_Yapılacak Görev 1_: Lütfen kayıtlarda "farther" kelimesinin geçtiği bütün satırları bulun ve her birini aynen kopyalayın.

_Gösterilen Metin_:
+---+

Yıldırım: 'O' sözlere çok şaşırdım!
AKP milletvekili Binali Yıldırım, Erdoğan Bayraktar’ın bakanlık görevinden ayrılırken Başbakan Erdoğan için “İmar işlemlerini Başbakan’ın bilgisi dahilinde yaptım, kendisi de istifa etmelidir” şeklindeki sözlerinin kendisini şaşırttığını söyledi. Yıldırım, “Bir anlık kızgınlıkla yapılmış bir açıklama” dedi.
cumhuriyet.com.trUlaştırma, Habercilik ve Denizcilik Bakanlığı görevini devreden AKP İzmir Milletvekili Binali Yıldırım, NTV'nin canlı yayınına konuk oldu.
Erhan Ertürk'ün sorularını yanıtlayan Binali Yıldırım’ın şu ifadeleri kullandı:
“11 yıl, dile kolay çok uzun bir süre, arkadaşlarınıza, projelerinize bir bağımlılığınız oluyor. Her şeyin bir başlangıcı olduğu gibi sonu olduğunu da biliyorduk. Bu siyesi bir görevdir. Bırakabileceğim gerçeğini de göz ardı etmedim. İşleri uzun vadeli gerçekleştirecek projeler olarak gördüm. Ama bu işlerime hiç yansımadı. Buna göre de güzel bir ekip kurdum. Türkiye’nin yüzünü ağartacak, güzel bir ekip kurduğumu düşünüyorum.

+---+

_Görev Girdisi_:
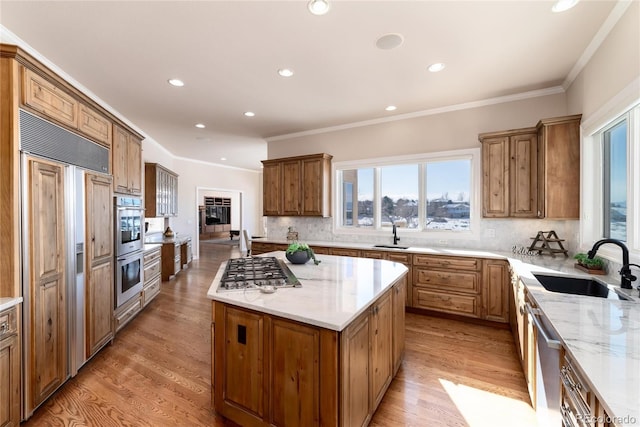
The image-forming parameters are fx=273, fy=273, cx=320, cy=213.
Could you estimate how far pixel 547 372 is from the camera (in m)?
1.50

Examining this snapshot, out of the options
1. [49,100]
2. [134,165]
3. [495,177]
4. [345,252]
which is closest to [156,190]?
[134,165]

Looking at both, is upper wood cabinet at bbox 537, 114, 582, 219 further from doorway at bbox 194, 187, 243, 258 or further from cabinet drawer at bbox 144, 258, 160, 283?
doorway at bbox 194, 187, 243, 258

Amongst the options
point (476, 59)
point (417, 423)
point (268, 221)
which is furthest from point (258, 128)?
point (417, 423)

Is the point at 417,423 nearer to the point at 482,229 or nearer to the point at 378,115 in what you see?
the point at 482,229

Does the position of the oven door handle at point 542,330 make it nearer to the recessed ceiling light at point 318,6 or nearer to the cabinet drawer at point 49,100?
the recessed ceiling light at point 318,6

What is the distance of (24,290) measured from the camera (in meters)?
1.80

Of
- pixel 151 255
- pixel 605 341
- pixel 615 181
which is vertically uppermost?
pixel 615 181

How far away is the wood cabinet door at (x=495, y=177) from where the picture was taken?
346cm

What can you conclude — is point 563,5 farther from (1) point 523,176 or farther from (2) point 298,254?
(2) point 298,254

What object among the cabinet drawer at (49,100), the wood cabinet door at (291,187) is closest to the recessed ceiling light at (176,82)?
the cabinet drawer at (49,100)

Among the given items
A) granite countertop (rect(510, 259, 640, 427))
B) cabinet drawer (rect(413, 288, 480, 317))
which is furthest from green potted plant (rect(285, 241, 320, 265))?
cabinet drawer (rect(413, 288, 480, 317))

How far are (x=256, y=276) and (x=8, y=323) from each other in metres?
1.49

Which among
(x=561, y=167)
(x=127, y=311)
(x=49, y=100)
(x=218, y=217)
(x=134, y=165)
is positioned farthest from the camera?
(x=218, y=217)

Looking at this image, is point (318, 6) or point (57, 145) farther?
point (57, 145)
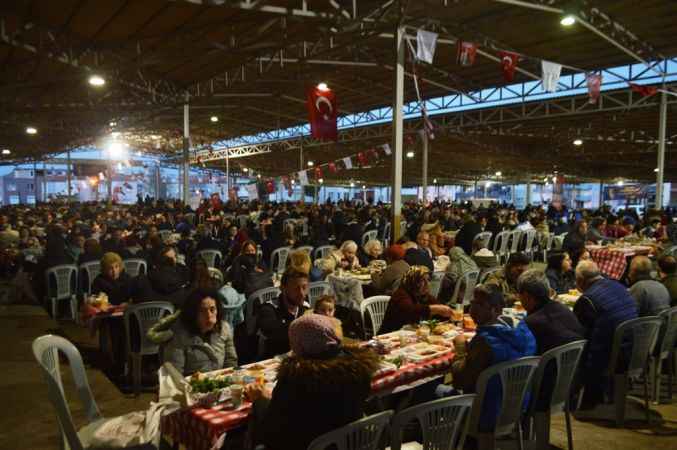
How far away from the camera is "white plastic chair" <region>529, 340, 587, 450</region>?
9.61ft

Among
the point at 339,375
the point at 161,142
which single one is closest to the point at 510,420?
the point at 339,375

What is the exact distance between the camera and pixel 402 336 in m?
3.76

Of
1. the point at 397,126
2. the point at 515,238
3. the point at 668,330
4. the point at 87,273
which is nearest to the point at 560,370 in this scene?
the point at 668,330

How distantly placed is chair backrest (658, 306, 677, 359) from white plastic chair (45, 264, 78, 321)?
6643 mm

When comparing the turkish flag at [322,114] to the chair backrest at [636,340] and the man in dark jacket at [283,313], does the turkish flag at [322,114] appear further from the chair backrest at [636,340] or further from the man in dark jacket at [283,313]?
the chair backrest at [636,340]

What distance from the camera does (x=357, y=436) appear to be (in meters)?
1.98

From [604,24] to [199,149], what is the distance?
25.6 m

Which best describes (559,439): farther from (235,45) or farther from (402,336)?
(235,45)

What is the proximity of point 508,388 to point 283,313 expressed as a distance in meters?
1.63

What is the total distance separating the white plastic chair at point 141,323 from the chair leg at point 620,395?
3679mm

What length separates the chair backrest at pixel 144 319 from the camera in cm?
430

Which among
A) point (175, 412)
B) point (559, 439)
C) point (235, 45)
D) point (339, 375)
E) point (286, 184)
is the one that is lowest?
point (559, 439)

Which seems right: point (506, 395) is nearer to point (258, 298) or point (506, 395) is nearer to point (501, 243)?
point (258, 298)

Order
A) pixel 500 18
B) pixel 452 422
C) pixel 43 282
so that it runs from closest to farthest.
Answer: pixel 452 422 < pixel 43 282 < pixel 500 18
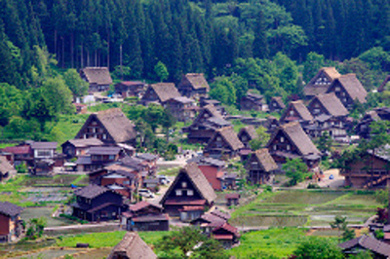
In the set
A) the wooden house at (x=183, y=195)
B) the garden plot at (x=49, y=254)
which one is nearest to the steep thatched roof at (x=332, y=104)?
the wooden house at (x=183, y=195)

+---+

_Yapılacak Görev 2_: Haberden "Erhan Ertürk'ün sorularını" ile başlayıp "ekip kurduğumu düşünüyorum." ile biten bölümü hiçbir değişiklik yapmadan yazdırın.

_Nihai Sonuç 1_:
What can you conclude — is point 563,5 farther from (1) point 523,176 or farther from (2) point 298,254?
Looking at this image, is point (318, 6) or point (57, 145) farther?
Which best describes (559,439): farther from (235,45) or farther from (402,336)?

_Nihai Sonuç 2_:
Erhan Ertürk'ün sorularını yanıtlayan Binali Yıldırım’ın şu ifadeleri kullandı:
“11 yıl, dile kolay çok uzun bir süre, arkadaşlarınıza, projelerinize bir bağımlılığınız oluyor. Her şeyin bir başlangıcı olduğu gibi sonu olduğunu da biliyorduk. Bu siyesi bir görevdir. Bırakabileceğim gerçeğini de göz ardı etmedim. İşleri uzun vadeli gerçekleştirecek projeler olarak gördüm. Ama bu işlerime hiç yansımadı. Buna göre de güzel bir ekip kurdum. Türkiye’nin yüzünü ağartacak, güzel bir ekip kurduğumu düşünüyorum.